For two years before that and her marriage, she had taught the village school. Quick at her books, at sixteen she had easily passed the eleventh grade examination, and in years when there was a shortage of teachers, she had been given a permissive license to teach. She enjoyed teaching children. When she was past eighteen, however, pressure was put upon her to make a decision: she could become a holy nun, or marry, or remain a school teacher. She admired the nuns with the glow of adoration in their faces, but she did not want to be shut off and shielded from the world. She had no great urge for a man and marriage. Nor could she get money from her people, always close to poverty, to attend the Normal College. “Why,” she often used to think, “can’t I be just Rosalie, a person, an individual, without belonging to anyone or any institution? I want to be just myself.” Everyone in the village liked Rosalie because she was so kind and gentle and had such a gay laugh. The women of the village advised her to marry—it was the safest life for a woman they said—and the parish priest for whom she had great reverence, added to their advice.

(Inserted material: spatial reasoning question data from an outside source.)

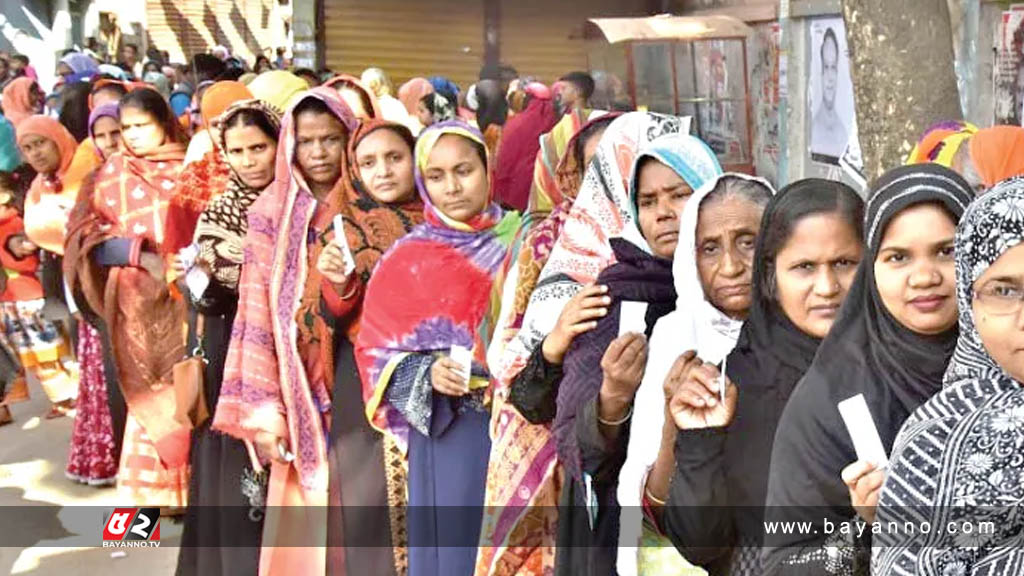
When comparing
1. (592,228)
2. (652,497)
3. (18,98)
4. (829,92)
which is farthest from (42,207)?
(652,497)

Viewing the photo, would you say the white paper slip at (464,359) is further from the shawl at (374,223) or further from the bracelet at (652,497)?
the bracelet at (652,497)

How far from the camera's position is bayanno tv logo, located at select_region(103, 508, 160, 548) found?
18.3 ft

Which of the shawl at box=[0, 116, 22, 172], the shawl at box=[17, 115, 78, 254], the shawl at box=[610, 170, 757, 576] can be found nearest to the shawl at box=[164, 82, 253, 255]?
the shawl at box=[17, 115, 78, 254]

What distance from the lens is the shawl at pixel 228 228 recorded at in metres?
4.37

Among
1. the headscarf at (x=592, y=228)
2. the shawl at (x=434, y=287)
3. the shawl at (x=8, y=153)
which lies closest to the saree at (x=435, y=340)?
the shawl at (x=434, y=287)

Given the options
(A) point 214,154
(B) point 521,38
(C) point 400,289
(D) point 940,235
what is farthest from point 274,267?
(B) point 521,38

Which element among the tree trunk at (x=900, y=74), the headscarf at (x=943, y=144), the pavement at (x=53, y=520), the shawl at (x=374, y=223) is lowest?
the pavement at (x=53, y=520)

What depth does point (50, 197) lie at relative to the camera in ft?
21.9

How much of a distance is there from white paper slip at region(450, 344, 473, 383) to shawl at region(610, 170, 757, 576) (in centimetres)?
103

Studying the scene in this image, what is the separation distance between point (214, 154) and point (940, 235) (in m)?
3.75

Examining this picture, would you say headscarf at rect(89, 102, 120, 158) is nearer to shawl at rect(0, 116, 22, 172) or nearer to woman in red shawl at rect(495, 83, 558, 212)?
shawl at rect(0, 116, 22, 172)

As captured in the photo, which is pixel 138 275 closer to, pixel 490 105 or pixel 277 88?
pixel 277 88

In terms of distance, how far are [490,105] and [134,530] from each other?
4.99 m

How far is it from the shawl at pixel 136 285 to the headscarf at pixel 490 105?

They all told her to marry Hercule. Hercule wanted her and Hercule was the village catch. He was twenty-seven and had inherited one hundred acres and a neat white house and barn from his parents, both dead. He was big and strong—he had been appropriately named—he was the luckiest lobster fisherman along the coast and, always a good sign, he had the highest and best piled wood pile. But Hercule was not very tidy in his habits. True, he shaved and put on his best suit for Sunday Mass, but on the other days of the week he was largely rubber boots, oil-skins, fish scales and whiskers. He did not wash very often. He was on rough seas so much that he regarded water as an enemy and once a wise man had told him that hot water applied to a man’s body sapped his strength.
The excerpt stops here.